Israel was furious on Sunday after 110 out of 120 of Jordanian parliamentarians signed a petition demanding the release of a Jordanian soldier who in 1997 killed and wounded 13 Israeli schoolgirls.
The soldier, Corporal Ahmed Daqamseh, carried out his brutal attack on what is known as the "Peace Island," a small outcrop in the Jordan River that was set up to mark the peace treaty between Israel and neighboring Jordan. Prior to the attack Israeli school children regularly took field trips to the site, which is just inside Jordanian territory.
Daqamseh unloaded two magazines of bullets into the group of 80 Israeli children, killing seven and wounding another six before finally being overpowered by fellow Jordanian soldiers.
Years later, Daqamseh told Jordanian media that he was proud of what he had done. His lawyer at the time was Hussein Mjali, who today is Jordan's Justice Minister. A couple of years ago, Mjali described his former client as "a hero" for having murdered little girls in cold blood.
Mjali went on to echo one of the gross misconceptions that Arabs have of their Jewish neighbors thanks to a propaganda-based education. "If a Jew murdered Arabs, they [the Israelis] would build him a statue," the minister declared. Of course, anyone even a little bit familiar with Israel knows that is false. The perpetrators of the rare Jewish terrorist attacks against Arabs are reviled by Israeli society.
The ongoing saga surrounding Daqamseh is instructive for those wondering why it is so difficult to reach a genuine and long-lasting peace in the region.

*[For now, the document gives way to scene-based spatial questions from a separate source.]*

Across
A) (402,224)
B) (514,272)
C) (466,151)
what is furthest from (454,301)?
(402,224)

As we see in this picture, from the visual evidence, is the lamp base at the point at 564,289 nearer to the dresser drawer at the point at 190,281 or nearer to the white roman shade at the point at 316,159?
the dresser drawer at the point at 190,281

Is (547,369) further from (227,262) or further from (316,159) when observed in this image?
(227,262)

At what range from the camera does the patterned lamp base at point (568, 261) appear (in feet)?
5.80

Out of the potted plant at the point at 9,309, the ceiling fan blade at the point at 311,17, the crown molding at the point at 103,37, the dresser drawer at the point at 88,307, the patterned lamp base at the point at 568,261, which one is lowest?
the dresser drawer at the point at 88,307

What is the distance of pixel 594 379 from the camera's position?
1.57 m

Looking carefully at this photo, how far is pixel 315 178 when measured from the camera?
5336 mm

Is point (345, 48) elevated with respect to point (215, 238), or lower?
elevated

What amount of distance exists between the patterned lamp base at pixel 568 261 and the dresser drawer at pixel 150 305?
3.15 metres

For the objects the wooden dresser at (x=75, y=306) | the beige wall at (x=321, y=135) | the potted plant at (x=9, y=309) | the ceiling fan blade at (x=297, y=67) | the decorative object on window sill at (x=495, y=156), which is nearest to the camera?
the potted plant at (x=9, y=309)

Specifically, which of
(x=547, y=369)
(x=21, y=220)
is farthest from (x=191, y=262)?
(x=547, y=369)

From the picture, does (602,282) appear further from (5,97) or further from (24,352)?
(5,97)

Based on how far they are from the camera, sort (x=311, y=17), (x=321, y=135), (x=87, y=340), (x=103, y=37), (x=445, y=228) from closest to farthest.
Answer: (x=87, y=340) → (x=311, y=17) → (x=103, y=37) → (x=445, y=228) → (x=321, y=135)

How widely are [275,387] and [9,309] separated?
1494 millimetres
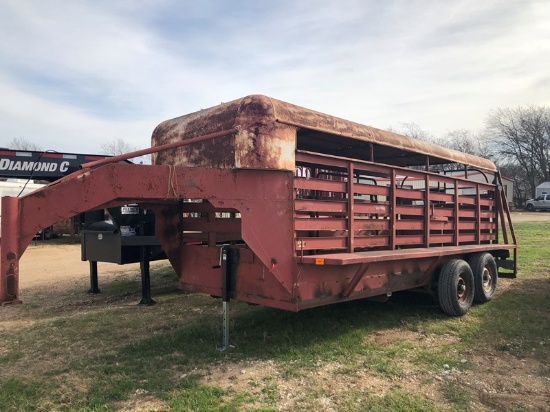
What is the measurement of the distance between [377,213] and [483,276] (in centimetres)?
275

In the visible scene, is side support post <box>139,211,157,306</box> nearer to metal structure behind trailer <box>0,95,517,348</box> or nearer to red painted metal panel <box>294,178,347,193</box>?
metal structure behind trailer <box>0,95,517,348</box>

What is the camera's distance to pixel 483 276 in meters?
6.87

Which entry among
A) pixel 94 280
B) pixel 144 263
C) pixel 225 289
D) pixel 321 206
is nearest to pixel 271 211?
pixel 321 206

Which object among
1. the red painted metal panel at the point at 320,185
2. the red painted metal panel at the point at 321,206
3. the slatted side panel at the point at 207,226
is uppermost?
the red painted metal panel at the point at 320,185

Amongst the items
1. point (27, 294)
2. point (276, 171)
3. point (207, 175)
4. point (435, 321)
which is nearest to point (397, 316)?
point (435, 321)

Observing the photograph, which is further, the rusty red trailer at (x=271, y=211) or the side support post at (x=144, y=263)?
the side support post at (x=144, y=263)

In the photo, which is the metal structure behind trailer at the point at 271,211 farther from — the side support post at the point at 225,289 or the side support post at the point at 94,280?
the side support post at the point at 94,280

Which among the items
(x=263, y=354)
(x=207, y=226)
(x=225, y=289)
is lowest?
(x=263, y=354)

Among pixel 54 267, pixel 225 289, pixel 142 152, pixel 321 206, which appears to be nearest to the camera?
pixel 142 152

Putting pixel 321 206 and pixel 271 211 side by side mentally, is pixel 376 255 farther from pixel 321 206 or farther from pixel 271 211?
pixel 271 211

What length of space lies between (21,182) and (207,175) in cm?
1984

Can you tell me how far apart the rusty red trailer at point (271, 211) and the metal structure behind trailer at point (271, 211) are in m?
0.01

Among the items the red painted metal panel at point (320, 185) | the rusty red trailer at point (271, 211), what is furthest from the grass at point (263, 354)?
the red painted metal panel at point (320, 185)

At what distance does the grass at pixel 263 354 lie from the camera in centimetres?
368
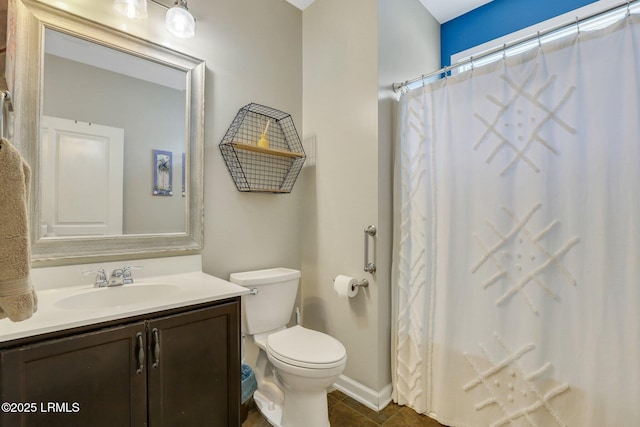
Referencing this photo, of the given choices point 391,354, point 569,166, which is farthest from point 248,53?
point 391,354

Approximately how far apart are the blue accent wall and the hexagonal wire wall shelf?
1.34 meters

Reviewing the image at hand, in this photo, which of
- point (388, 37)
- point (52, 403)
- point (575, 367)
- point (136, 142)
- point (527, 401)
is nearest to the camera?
point (52, 403)

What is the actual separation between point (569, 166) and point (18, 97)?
7.72 ft

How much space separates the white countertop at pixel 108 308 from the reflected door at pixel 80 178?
291 mm

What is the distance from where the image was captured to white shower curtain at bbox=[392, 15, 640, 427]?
1.19m

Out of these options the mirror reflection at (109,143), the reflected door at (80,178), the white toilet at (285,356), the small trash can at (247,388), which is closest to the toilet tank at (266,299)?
the white toilet at (285,356)

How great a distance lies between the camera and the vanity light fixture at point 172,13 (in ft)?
4.76

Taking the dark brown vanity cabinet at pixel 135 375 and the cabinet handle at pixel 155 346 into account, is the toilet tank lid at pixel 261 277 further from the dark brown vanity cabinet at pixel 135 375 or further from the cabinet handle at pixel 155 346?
the cabinet handle at pixel 155 346

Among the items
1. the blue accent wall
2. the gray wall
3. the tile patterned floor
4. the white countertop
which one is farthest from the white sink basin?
the blue accent wall

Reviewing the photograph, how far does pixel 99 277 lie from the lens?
55.2 inches

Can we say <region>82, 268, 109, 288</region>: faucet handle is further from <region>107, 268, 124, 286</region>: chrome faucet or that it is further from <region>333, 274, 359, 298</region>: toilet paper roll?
<region>333, 274, 359, 298</region>: toilet paper roll

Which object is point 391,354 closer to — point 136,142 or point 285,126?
point 285,126

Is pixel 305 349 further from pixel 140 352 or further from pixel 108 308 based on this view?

Jordan is arguably Israel's most friendly neighbor, and one of the most moderate of Arab nations. And still, an overwhelming majority of its lawmakers can still feel pride in a soldier who mercilessly butchered Jewish children. Without question, there are those in Jordan who do truly wish to live in peace with Israel. Following the Daqamseh's attack, Jordan's late King Hussein bravely traveled to Israel to personally apologize and convey his condolences to the grieving families.
The problem is that while certain Arab figures might want peace with Israel, they and the governments they are part of are failing to educate the rest of the population to see things similarly.
Israel can make peace with leaders like King Hussein and Palestinian leader Mahmoud Abbas all day long. But if the people they represent continue to carry a violent hatred for Israel's Jews, there can be no true peace.